The same groups that did a pretty good job last year of convincing former CBS news anchor Katie Couric that giving antibiotics to the healthy animals we eat is not a good idea now have decided to try their arguments on a big city federal judge.

They’ve sued FDA Commissioner Margaret Hamburg and Secretary of Health and Human Services Kathleen Sebelius in U.S. District Court for the Southern District of New York (Manhattan). In a complaint filed Wednesday, they ask that the Food and Drug Administration be ordered to withdraw its approvals for the nontherapeutic uses of antibiotics in livestock.

If successful, it would mean antibiotics could not be used in animal feed and water to spur growth or for other non-medical purposes. The CBS News series last year suggesting such action was needed was met with stiff criticism from America’s animal agriculture industry, which says those seeking to restrict antibiotic uses are using unsupported assertions.

Four of the suing groups — the Center for Science in the Public Interest (CSPI), Food Animal Concerns Trust (FACT), Public Citizen, and the Union of Concerned Scientists (UCS) — have twice petitioned FDA to take action on its own, once in 1999 and again in 2005.

FDA never issued a final response to either petition, the groups say. FDA did issue a draft policy guidance document last year and has been moving toward a two-prong approach of limiting the use of certain antibiotics to help livestock growth and putting more responsibility on licensed veterinarians to supervise antibiotic use in food animals.

But that strikes some public health experts as asking the fox to guard the proverbial chicken house, as the American Veterinary Medical Association is a longtime opponent of any restrictions on food-animal antibiotic use.

**Exercise details**
Copy the full article on the lawsuit over antibiotic use in livestock word for word.

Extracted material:

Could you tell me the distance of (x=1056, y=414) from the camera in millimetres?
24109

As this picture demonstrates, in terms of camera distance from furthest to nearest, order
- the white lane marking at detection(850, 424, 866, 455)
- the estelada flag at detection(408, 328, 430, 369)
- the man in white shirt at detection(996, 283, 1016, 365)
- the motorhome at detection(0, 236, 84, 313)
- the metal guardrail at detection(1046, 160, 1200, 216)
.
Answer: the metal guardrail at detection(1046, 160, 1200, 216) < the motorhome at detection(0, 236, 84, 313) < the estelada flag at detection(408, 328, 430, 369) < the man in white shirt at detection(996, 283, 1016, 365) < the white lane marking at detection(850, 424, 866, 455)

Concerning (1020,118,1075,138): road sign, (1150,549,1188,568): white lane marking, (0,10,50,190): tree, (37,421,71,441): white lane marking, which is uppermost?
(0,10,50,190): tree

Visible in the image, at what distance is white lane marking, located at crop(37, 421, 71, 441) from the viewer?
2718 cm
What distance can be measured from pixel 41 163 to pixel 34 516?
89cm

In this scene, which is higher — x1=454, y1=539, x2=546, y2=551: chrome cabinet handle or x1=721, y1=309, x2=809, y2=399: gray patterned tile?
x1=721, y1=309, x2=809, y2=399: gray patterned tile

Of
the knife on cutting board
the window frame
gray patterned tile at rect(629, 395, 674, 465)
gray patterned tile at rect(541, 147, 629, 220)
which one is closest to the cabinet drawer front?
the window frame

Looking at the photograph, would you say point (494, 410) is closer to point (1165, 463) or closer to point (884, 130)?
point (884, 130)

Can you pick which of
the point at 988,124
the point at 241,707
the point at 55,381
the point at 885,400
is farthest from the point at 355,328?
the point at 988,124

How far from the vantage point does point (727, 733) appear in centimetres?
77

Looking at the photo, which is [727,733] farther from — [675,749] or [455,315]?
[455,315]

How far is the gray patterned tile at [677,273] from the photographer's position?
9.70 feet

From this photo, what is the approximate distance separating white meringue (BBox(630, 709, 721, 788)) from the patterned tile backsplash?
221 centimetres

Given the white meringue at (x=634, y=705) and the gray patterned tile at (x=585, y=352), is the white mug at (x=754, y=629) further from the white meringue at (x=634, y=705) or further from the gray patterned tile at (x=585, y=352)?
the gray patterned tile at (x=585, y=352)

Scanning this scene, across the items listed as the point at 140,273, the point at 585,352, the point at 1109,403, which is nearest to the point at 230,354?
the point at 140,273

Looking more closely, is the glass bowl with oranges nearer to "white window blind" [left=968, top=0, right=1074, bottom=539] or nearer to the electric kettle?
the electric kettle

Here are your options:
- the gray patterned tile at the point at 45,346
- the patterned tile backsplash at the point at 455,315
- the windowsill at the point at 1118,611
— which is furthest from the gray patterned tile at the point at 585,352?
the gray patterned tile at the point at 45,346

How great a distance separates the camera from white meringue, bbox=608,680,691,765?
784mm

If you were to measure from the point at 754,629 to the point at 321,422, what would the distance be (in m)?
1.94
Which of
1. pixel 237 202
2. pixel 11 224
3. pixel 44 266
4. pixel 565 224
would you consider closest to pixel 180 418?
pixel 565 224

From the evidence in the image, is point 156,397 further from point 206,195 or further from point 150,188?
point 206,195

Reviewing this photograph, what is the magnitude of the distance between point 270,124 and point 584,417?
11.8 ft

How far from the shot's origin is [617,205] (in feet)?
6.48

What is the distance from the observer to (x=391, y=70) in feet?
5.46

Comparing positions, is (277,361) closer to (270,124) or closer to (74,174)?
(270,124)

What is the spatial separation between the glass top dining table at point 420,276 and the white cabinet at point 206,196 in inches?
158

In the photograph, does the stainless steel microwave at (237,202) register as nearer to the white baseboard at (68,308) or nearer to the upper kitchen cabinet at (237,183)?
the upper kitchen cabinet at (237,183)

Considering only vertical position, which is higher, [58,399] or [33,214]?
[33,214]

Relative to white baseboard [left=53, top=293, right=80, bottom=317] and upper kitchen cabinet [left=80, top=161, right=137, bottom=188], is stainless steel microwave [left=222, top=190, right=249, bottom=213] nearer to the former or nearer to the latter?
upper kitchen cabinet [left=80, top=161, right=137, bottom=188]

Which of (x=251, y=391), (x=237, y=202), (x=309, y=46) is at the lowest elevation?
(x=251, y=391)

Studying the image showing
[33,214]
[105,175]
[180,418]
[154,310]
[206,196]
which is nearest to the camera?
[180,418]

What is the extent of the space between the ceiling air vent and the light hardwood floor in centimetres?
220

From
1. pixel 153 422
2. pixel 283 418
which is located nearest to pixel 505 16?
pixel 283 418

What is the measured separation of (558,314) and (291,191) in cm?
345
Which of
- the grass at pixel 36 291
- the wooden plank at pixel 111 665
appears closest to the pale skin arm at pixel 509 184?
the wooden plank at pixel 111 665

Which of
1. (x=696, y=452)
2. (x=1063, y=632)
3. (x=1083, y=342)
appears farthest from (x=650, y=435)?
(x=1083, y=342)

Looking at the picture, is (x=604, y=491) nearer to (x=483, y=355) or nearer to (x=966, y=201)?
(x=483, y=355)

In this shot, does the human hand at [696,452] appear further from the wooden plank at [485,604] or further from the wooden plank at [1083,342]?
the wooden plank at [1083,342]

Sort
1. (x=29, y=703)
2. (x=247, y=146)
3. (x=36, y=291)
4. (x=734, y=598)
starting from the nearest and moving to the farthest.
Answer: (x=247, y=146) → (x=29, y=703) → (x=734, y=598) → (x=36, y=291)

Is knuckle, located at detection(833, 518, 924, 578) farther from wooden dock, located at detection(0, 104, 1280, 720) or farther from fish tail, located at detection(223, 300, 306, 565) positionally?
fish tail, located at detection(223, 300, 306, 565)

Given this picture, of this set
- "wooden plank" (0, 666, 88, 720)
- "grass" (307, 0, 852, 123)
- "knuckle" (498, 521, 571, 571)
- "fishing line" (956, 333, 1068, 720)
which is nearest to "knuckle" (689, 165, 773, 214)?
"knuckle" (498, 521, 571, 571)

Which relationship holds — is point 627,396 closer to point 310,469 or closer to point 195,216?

**Solution below**
The same groups that did a pretty good job last year of convincing former CBS news anchor Katie Couric that giving antibiotics to the healthy animals we eat is not a good idea now have decided to try their arguments on a big city federal judge.

They’ve sued FDA Commissioner Margaret Hamburg and Secretary of Health and Human Services Kathleen Sebelius in U.S. District Court for the Southern District of New York (Manhattan). In a complaint filed Wednesday, they ask that the Food and Drug Administration be ordered to withdraw its approvals for the nontherapeutic uses of antibiotics in livestock.

If successful, it would mean antibiotics could not be used in animal feed and water to spur growth or for other non-medical purposes. The CBS News series last year suggesting such action was needed was met with stiff criticism from America’s animal agriculture industry, which says those seeking to restrict antibiotic uses are using unsupported assertions.

Four of the suing groups — the Center for Science in the Public Interest (CSPI), Food Animal Concerns Trust (FACT), Public Citizen, and the Union of Concerned Scientists (UCS) — have twice petitioned FDA to take action on its own, once in 1999 and again in 2005.

FDA never issued a final response to either petition, the groups say. FDA did issue a draft policy guidance document last year and has been moving toward a two-prong approach of limiting the use of certain antibiotics to help livestock growth and putting more responsibility on licensed veterinarians to supervise antibiotic use in food animals.

But that strikes some public health experts as asking the fox to guard the proverbial chicken house, as the American Veterinary Medical Association is a longtime opponent of any restrictions on food-animal antibiotic use.